§ **EXERCISE DESCRIPTION**:
Every line of the records below from the line with "A: Mouse species (Rodentia)." up to and including the line with "scientific name: Lepus americanus" must be reproduced exactly, and no line outside that range.

Dataset entries

------------------------------

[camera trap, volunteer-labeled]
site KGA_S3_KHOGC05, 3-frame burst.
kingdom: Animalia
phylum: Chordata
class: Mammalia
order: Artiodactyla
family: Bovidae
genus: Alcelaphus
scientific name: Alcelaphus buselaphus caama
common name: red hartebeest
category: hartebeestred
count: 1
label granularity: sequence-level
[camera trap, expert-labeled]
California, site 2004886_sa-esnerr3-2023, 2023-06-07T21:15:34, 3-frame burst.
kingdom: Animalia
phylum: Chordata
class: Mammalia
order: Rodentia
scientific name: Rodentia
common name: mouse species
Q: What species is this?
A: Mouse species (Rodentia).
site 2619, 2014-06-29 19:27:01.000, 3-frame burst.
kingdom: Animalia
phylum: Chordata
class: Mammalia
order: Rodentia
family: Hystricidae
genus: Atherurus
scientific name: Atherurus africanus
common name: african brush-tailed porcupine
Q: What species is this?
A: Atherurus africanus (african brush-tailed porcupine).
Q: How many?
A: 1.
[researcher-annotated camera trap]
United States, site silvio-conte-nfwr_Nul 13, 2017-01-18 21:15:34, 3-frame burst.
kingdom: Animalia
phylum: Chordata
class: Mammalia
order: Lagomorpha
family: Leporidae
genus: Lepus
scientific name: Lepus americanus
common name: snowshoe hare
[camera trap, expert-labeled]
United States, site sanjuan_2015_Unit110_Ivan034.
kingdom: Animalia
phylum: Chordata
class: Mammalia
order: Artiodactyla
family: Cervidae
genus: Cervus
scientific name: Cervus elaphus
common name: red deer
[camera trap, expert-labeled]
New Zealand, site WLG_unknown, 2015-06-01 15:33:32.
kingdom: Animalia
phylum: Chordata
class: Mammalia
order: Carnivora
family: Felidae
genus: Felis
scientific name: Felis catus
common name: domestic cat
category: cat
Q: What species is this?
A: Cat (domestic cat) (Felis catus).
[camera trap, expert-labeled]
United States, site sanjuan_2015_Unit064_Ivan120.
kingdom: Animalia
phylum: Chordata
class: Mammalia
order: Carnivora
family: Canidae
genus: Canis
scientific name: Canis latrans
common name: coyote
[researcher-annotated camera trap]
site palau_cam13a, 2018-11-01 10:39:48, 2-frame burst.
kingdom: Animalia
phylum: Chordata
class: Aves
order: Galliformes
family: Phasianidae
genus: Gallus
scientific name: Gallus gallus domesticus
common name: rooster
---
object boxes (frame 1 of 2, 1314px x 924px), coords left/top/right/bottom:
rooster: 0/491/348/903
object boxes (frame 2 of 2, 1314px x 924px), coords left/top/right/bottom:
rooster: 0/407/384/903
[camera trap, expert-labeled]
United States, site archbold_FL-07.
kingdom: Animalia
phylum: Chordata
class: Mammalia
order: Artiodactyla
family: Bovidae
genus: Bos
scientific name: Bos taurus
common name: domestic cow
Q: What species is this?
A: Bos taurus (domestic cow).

------------------------------

§ **RESPONSE TO THIS TASK**:
A: Mouse species (Rodentia).
site 2619, 2014-06-29 19:27:01.000, 3-frame burst.
kingdom: Animalia
phylum: Chordata
class: Mammalia
order: Rodentia
family: Hystricidae
genus: Atherurus
scientific name: Atherurus africanus
common name: african brush-tailed porcupine
Q: What species is this?
A: Atherurus africanus (african brush-tailed porcupine).
Q: How many?
A: 1.
[researcher-annotated camera trap]
United States, site silvio-conte-nfwr_Nul 13, 2017-01-18 21:15:34, 3-frame burst.
kingdom: Animalia
phylum: Chordata
class: Mammalia
order: Lagomorpha
family: Leporidae
genus: Lepus
scientific name: Lepus americanus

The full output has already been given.